Antimicrobial resistance in clinical bacterial isolates from horses in the UK.
Isgren, C.M. et al (2022) Antimicrobial resistance in clinical bacterial isolates from horses in the UK. Equine Veterinary Journal, 54 (2), pp. 390– 414.
The aim of this prospective observational study was to describe the prevalence of bacteria most commonly isolated from clinical specimens and patterns of antimicrobial resistance (AMR) among bacterial isolates from equine samples sent to six UK diagnostic laboratories over a 12-month period. The hypothesis was that there would be an increased multidrug resistance from submissions from referral practices compared with first opinion practices.
Bacterial culture and antimicrobial susceptibility testing (AST) data from bacterial isolates from all clinical submissions received by the laboratories in 2018 were included. Microorganisms isolated from positive cultures were identified using commercial biochemical tests, which differed across the laboratories. AST was performed using either minimum inhibitory concentration (two laboratories) or Kirby-Bauer disc diffusion testing (four laboratories). Different breakpoints and antimicrobial susceptibility panels were used among the six laboratories.
Sample sites were categorised as follows: (i) respiratory tract/guttural pouch, (ii) urogenital, (iii) skin/hair/wound/abscess, (iv) surgical site infection (SSI)/catheter-related infection (CRI) /orthopaedic infections and (v) other or absent. Resistance patterns were analysed as follows: broadly susceptible, resistant to one or two antimicrobial classes, multidrug-resistant (MDR), extensively drug-resistant and no readily available treatment for adult horses in the UK. Submitting practices were classified as referral or first opinion.
A total of 6,018 bacterial isolates from 4,038 diagnostic submissions were included, from 208 veterinary practices. The isolates were categorised as follows: respiratory (n = 1,555), urogenital (n = 1,010), skin/hair/wound/abscess (n = 753), surgical site infection/catheter-related-infection/orthopaedic infections (n = 347) and unknown/‘other’ submissions (n = 373). Of the 3,926 submissions where practice details were included, 2,008 were referral submissions and 1,918 first opinion.

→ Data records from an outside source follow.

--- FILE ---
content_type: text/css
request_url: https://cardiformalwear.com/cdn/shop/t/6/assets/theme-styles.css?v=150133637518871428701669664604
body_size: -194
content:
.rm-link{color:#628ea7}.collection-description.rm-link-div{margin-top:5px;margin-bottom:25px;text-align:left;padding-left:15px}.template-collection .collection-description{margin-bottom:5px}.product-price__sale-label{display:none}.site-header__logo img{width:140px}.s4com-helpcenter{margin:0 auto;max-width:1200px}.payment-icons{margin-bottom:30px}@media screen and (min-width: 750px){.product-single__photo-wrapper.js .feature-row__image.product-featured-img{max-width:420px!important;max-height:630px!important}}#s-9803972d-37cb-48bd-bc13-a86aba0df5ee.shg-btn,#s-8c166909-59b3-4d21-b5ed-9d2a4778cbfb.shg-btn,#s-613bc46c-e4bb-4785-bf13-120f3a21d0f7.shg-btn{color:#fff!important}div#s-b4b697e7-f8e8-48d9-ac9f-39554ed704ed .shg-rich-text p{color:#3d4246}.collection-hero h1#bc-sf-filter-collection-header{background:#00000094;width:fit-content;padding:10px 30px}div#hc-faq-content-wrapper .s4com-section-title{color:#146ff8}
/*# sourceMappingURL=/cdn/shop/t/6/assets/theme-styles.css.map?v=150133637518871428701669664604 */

Resistance patterns were analysed by sampling site and organism. Proportions of resistance varied significantly by sample sites, with SSI/CRI and orthopaedic infections having a high prevalence of MDR. Prevalence of MDR for E. coli was 31.7% and Staphylococcus spp. 25.3%. For Enterococcus spp. there was no readily available treatment for adult horses in the UK in 30.2% of positive submissions. MDR was significantly higher in samples from referral hospitals than first opinion practices for the majority of pathogens. However, for Actinobacillus spp. and Pasteurella spp. and β-haemolytic Streptococcus spp., MDR was significantly higher in first opinion submissions.
Limitations of the study include the data for analysis came from different laboratories using different technical equipment and antimicrobial panels results, the pooling approach to reporting where some bacterial species were combined based on similarities in resistance patterns, and the use of different AST methods and clinical breakpoints. There was also inherent selection bias associated with the clinical submissions, as infections that are not responding to treatments are more likely to be sampled.
The study provides some evidence about patterns of antimicrobial resistance in equine pathogens in the UK. The study highlights the importance of antimicrobial stewardship, judicious use of antimicrobials and standardisation of culture and susceptibility testing to support AMR surveillance. Data on the different resistance patterns between referral and first opinion settings provides useful information for the implementation of biosecurity measures. Ongoing studies are encouraged to detect any emerging AMR trends.